*TEXT PASSAGE:*
*** Block opens ***
CHICAGO—Today, federal district court Judge Charles P. Kocoras issued a court order requiring HFS [Illinois’ Medicaid agency] to “take immediate and affirmative steps to provide the very in-home shift nursing services that HFS approved.”
More than 1,200 children have been approved for in-home nursing services based on their high level of medical need. Many of these children are dependent on complex medical regimens for routine bodily functions, such as eating, drinking, breathing, and oxygen regulation. Yet, the State has failed to arrange for in-home nursing, resulting in unnecessary and costly institutionalization, heightened risk of medical complications, and diminished quality of life.
The Plaintiffs are represented by the legal team of Robert H. Farley, Jr., Legal Council for Health Justice (attorneys Thomas D. Yates and Shannon M. Ackenhausen), and National Health Law Program (attorneys Jane Perkins and Sarah Somers). The case, O.B. v Norwood, represents a new frontier in Medicaid case law after a series of Supreme Court rulings limiting the ability of advocates to turn to the courts to hold States accountable for legally-required services.
Lead counsel Robert H. Farley, Jr. notes that, “As I often tell parents who have a disabled child, if you are having problems either obtaining funding or approval for services or having problems receiving the services which have been previously approved by the State, do not simply accept the status quo. It may be possible that the State is not living up to its legal responsibility, so please contact me and maybe we can make a difference in your child’s life.”
*** Block closes ***
*TASK PROMPT:*
Please continue the press release about the court order on in-home nursing services, starting right after its final paragraph.

(Stored items)
*** Block opens ***
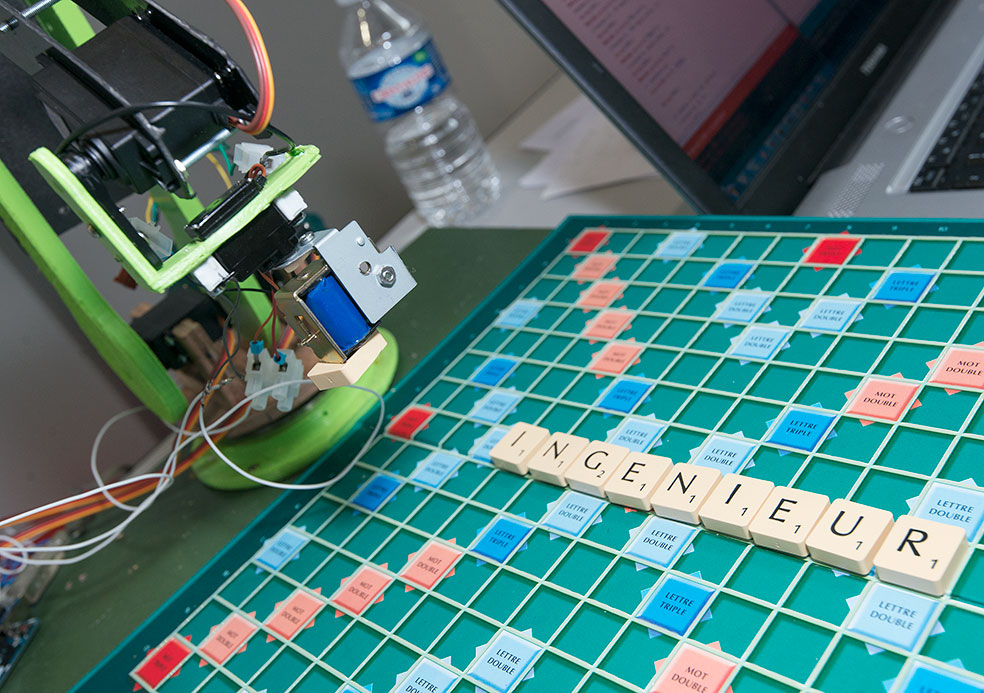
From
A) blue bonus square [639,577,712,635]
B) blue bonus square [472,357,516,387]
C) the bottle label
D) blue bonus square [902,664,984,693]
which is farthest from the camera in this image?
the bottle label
*** Block closes ***
*** Block opens ***
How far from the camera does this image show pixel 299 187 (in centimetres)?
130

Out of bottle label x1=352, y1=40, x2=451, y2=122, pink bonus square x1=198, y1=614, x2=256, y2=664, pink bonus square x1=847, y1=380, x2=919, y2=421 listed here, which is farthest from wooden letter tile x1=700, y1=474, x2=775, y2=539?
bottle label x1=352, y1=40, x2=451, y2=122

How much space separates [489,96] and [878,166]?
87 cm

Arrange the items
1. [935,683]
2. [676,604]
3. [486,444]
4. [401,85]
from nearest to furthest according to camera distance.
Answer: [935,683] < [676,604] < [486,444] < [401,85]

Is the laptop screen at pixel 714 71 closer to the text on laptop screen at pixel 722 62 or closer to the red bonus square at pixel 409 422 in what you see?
*** Block closes ***
*ANSWER TO THIS PROBLEM:*
“Federal Medicaid law requires states to ensure that enrolled children receive all covered services that they need to address their disabilities and illnesses,” said Jane Perkins, legal director, National Health Law Program, “The court’s well-reasoned decision supporting the order stands for the unremarkable proposition that a state Medicaid agency must make sure that child beneficiaries actually receive the services the agency has determined are medically necessary.”
In the opinion granting the injunction (issued on March 21), Judge Kocoras stated that the Illinois Medicaid Director “knows what those services are and for whom they were approved because her agency approved them.” The judicial opinion further emphasized the public’s interest in ensuring that the medically complex plaintiffs receive adequate services. “The public has an interest in seeing care and treatment that HFS [Illinois’s Medicaid agency] has already determined to be medically necessary fully provided to the disabled children who seek it here.”
The ruling also makes good sense for cash-strapped Illinois: “The State is paying more money to institutionalize sick children instead of utilizing more effective and less costly community-based solutions that this order requires,” says Tom Yates, executive director of Legal Council for Health Justice, “It makes fiscal and moral sense.” Tom is also co-counsel on two landmark consent decrees (Memisovski v. Maram and Beeks v. Bradley) that have been leveraged to maintain Medicaid reimbursements to Illinois’ safety net hospitals and medical providers despite an ongoing FY16 state budget impasse.